Selon le résumé disponible, le biofeedback EEG et la neurothérapie y sont présentés comme des interventions adjunctives pour les déficits attentionnels et les troubles de l'humeur. Pour qui pratique le neurofeedback dynamique en cabinet, l'intérêt de cette publication tient moins à une percée annoncée qu'à un signal de repositionnement éditorial dans la presse spécialisée.
Le périmètre exact de la synthèse
Le texte de Psychiatric Times parle d'« efficacité documentée » du biofeedback EEG quantitatif en complément des prises en charge classiques. Trois termes méritent l'attention. Quantitative renvoie à une lecture topographique des bandes de fréquence, distincte d'une simple mesure d'amplitude. Adjunctive signifie que la technique s'ajoute à un traitement existant — pharmacologique ou psychothérapeutique — sans s'y substituer. Biofeedback rappelle que le mécanisme central reste l'autorégulation par retour d'information, non une stimulation externe imposée.

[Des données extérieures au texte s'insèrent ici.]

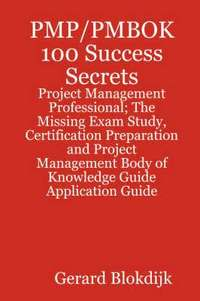 Pdf edition of management 5th download project knowledge free body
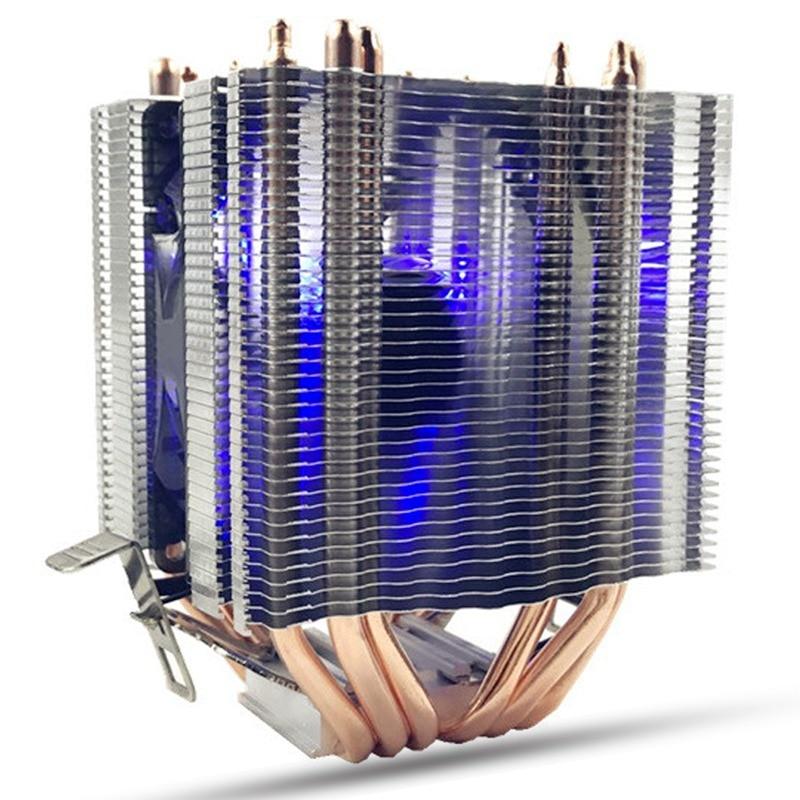 все цены на  LED Blue Light CPU Fan 6X Heat Pipe For Intel LAG 1155 1156 AMD Socket AM3/AM2 High Quality Computer Cooler Cooling Fan For CPU  онлайн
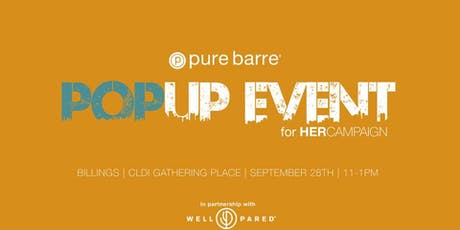 Pure Barre Pop Up - For HER tickets
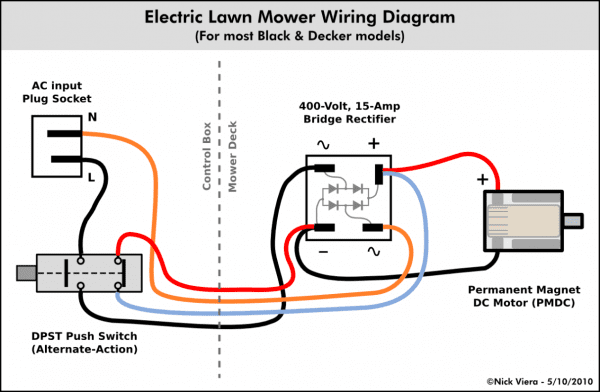 Double Pole Thermostat Wiring Diagram Toggle Switch To Mower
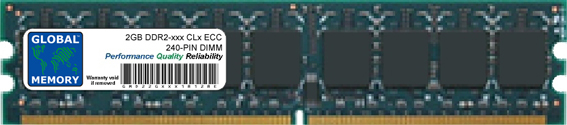 2GB DDR2 533/667/800MHz 240-PIN ECC DIMM (UDIMM) MEMORY RAM FOR IBM SERVERS/WORKSTATIONS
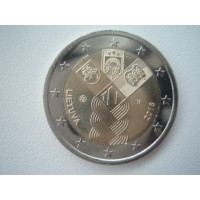2018-Lithuania	100 years since independence common commemorative coin with Estonia and Latvia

Aucun chiffre d'effet, aucun pourcentage de réponse clinique, aucune comparaison directe versus traitement standard n'apparaît dans l'extrait accessible. Les cibles mentionnées se limitent aux déficits attentionnels et aux troubles de l'humeur. Le praticien doit donc lire ce document comme un indicateur de tendance, non comme une méta-analyse directement exploitable.

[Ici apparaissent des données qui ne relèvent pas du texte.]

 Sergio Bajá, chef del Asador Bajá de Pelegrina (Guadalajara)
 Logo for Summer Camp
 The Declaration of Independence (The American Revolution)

L'environnement pharmaceutique en parallèle
Quelques jours plus tard, un rapport DelveInsight relayé par voie de presse économique signalait qu'au moins 75 sociétés pharmaceutiques seraient engagées dans des candidats pour le trouble dépressif majeur. Les mécanismes cités vont des psychédéliques à la modulation orexinique, en passant par la signalisation glutamatergique et les approches de neuroplasticité non-hallucinogène. Des molécules comme HLP003 et le seltorexant atteindraient la phase III.
Ce mouvement ne disqualifie pas le neurofeedback. Il en redéfinit toutefois le seuil de preuve attendu. Pour conserver une place dans l'arsenal thérapeutique, les protocoles qEEG devront produire des données de tolérance, d'observance et de rapport coût-efficacité au même niveau de granularité que les candidats médicamenteux en développement.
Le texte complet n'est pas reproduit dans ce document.